The growth of the style closely parallels that of de Kooning. They had studios next door to one another, and it is conceivable that the process of influence was a two-way street. The melding of influences includes Kline, too, but that is more evident in the late ’50s, and in the ’60s. However that may be, Tworkov’s paintings are distinctly different from his mentors. The difference is a more rigorous geometrical pattern, and a greater regularity to the rhythm of the brush stroke. The slashing flame-like stroke usually diagonally in the direction of the upper right hand corner is very fast and intense, but always contained by a more or less unseen grid: action is counterpoised against stillness.

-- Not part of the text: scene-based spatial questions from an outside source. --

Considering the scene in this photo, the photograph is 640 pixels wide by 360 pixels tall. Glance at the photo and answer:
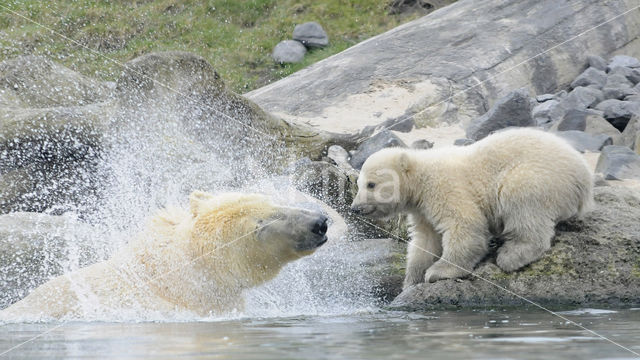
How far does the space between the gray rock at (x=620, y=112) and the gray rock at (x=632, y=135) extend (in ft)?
2.06

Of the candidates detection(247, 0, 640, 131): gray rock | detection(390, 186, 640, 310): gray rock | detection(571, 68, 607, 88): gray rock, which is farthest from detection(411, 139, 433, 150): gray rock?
detection(390, 186, 640, 310): gray rock

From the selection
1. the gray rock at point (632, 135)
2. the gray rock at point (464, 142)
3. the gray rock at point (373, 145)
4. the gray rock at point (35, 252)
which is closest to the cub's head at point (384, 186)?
the gray rock at point (35, 252)

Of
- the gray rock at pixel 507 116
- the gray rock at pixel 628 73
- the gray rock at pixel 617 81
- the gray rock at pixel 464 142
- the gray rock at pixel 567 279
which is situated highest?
the gray rock at pixel 628 73

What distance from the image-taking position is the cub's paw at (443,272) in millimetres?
6090

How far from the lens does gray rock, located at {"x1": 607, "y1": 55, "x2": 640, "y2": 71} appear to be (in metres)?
13.2

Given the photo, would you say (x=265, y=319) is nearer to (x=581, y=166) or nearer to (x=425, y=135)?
(x=581, y=166)

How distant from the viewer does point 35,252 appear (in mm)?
7023

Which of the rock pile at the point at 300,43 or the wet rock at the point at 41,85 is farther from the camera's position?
the rock pile at the point at 300,43

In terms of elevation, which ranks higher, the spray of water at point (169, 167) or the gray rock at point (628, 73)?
the gray rock at point (628, 73)

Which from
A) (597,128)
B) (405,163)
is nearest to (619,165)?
(597,128)

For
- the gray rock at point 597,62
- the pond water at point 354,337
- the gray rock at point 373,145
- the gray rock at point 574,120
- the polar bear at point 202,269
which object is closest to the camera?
the pond water at point 354,337

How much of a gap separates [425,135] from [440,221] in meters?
5.17

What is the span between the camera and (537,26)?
13094 mm

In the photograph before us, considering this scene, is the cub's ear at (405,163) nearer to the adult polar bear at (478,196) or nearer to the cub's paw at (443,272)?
the adult polar bear at (478,196)
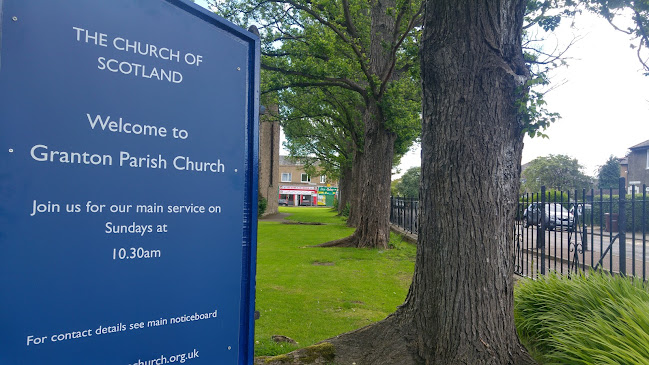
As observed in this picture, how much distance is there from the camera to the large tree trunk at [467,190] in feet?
12.0

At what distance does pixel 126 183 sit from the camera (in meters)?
1.96

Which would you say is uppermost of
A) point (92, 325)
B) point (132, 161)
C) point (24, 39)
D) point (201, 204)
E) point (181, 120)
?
point (24, 39)

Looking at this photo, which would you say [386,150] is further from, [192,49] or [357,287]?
[192,49]

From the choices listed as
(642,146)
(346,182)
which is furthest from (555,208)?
(642,146)

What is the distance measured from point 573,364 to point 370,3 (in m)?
12.6

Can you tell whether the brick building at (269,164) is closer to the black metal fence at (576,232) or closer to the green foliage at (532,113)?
the black metal fence at (576,232)

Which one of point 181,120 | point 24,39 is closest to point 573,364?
point 181,120

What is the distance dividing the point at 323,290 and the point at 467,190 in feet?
16.2

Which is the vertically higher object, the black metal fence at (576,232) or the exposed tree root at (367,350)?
the black metal fence at (576,232)

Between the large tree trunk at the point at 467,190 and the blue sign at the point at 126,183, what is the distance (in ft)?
6.42

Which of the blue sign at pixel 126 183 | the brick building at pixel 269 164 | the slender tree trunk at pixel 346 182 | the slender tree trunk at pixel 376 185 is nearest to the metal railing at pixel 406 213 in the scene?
the slender tree trunk at pixel 376 185

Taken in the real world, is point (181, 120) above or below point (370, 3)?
below

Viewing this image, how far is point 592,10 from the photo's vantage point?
640 cm

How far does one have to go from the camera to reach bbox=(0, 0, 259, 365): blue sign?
1.71m
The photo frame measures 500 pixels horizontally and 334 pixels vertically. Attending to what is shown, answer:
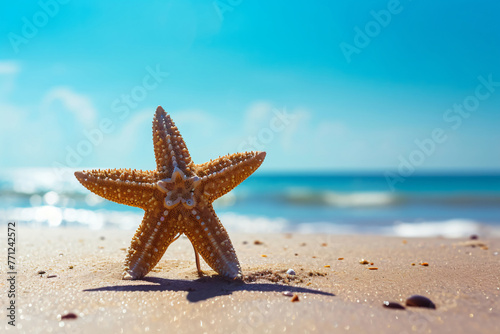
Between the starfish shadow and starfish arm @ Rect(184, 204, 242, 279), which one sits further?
starfish arm @ Rect(184, 204, 242, 279)

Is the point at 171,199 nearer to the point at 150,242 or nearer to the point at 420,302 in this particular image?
the point at 150,242

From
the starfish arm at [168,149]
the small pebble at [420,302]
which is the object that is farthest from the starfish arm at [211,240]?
the small pebble at [420,302]

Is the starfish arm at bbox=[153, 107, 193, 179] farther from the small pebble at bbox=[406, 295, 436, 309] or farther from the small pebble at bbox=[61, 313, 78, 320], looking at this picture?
the small pebble at bbox=[406, 295, 436, 309]

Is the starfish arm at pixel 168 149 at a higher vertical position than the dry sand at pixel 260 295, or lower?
higher

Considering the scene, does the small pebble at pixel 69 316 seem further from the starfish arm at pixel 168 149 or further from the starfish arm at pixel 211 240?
the starfish arm at pixel 168 149

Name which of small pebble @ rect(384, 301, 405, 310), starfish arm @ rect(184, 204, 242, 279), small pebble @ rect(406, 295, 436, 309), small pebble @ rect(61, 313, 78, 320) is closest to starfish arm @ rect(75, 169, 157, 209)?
starfish arm @ rect(184, 204, 242, 279)

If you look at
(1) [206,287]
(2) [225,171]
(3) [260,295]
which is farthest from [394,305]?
(2) [225,171]

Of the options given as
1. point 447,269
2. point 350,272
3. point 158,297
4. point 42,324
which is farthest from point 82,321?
point 447,269
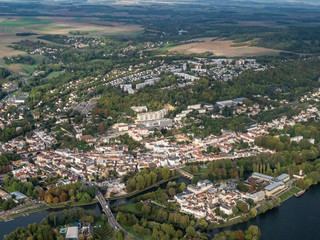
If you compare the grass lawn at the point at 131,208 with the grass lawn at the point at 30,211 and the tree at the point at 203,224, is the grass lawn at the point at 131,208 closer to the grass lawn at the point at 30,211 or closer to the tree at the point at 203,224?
the tree at the point at 203,224

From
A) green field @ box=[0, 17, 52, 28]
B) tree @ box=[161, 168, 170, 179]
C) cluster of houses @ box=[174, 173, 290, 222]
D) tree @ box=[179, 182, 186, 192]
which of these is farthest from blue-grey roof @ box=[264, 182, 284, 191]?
green field @ box=[0, 17, 52, 28]

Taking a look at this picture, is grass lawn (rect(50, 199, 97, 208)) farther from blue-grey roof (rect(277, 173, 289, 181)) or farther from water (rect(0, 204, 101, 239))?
blue-grey roof (rect(277, 173, 289, 181))

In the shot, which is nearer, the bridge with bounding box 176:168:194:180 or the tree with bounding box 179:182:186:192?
the tree with bounding box 179:182:186:192

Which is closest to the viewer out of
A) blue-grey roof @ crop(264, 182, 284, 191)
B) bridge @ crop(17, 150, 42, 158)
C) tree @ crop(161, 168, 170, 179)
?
blue-grey roof @ crop(264, 182, 284, 191)

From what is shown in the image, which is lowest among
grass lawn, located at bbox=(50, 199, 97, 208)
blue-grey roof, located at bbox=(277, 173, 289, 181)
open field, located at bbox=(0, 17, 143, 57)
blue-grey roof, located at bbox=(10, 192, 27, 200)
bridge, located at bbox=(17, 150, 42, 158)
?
bridge, located at bbox=(17, 150, 42, 158)

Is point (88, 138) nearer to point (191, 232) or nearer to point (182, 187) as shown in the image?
point (182, 187)

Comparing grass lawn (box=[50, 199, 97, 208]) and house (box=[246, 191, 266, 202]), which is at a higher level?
house (box=[246, 191, 266, 202])

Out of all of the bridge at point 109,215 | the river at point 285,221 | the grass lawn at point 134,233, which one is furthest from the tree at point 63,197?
the grass lawn at point 134,233
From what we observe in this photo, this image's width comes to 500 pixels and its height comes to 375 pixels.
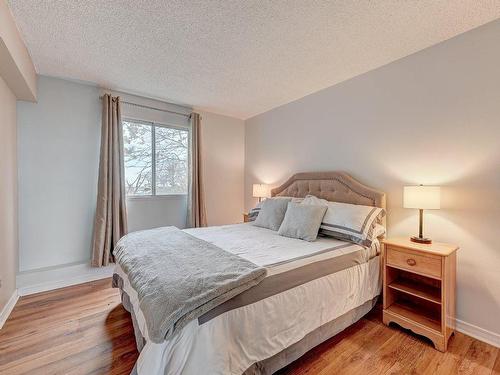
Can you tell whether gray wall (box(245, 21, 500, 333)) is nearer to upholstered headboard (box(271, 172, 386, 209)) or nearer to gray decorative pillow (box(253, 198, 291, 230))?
upholstered headboard (box(271, 172, 386, 209))

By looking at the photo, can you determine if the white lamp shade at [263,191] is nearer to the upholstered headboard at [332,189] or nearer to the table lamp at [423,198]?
the upholstered headboard at [332,189]

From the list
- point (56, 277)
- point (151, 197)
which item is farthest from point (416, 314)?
point (56, 277)

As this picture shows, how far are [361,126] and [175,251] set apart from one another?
2.39 metres

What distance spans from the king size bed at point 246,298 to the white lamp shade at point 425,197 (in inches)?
16.4

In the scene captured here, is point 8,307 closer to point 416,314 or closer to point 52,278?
point 52,278

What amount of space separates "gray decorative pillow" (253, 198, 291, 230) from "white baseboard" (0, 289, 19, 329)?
255 cm

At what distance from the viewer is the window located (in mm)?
3369

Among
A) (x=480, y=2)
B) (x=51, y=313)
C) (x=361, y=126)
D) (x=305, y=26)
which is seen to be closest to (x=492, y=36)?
(x=480, y=2)

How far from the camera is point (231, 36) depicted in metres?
2.00

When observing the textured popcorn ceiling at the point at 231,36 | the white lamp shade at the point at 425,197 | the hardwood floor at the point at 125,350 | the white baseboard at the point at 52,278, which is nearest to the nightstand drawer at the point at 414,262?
the white lamp shade at the point at 425,197

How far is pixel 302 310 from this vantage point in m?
1.55

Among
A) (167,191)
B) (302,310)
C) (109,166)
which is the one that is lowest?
(302,310)

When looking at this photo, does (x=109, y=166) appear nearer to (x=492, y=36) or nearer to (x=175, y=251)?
(x=175, y=251)

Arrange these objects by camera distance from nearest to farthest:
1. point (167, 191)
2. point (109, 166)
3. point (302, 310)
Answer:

In ’56 the grid is quite rigid, and is often marked out visibly in pencil; by ’58 the form was much freer and more organic to the painting, the colors more sombre, but the metronomic lean to starboard is still evident. In fact it is still there in his most recent emblematic-symmetrically oriented work. This latest tendency still has the feather edge of the brush stroke, but is less active, and less painterly. From ’60 into the same year that symmetry developed, he painted with a much broader line, and some of the most monumental and dramatic paintings of this show are from this phase. RWG#9 is a tall, checked painting in red, green and grey, very simple and rich. The broad stripe of ’60 is beautifully illustrated by Thursday; Script (’62) simplifies the stripe and gives it its boldest impact. If the flame of Expressionism has burned out, it went out in glory.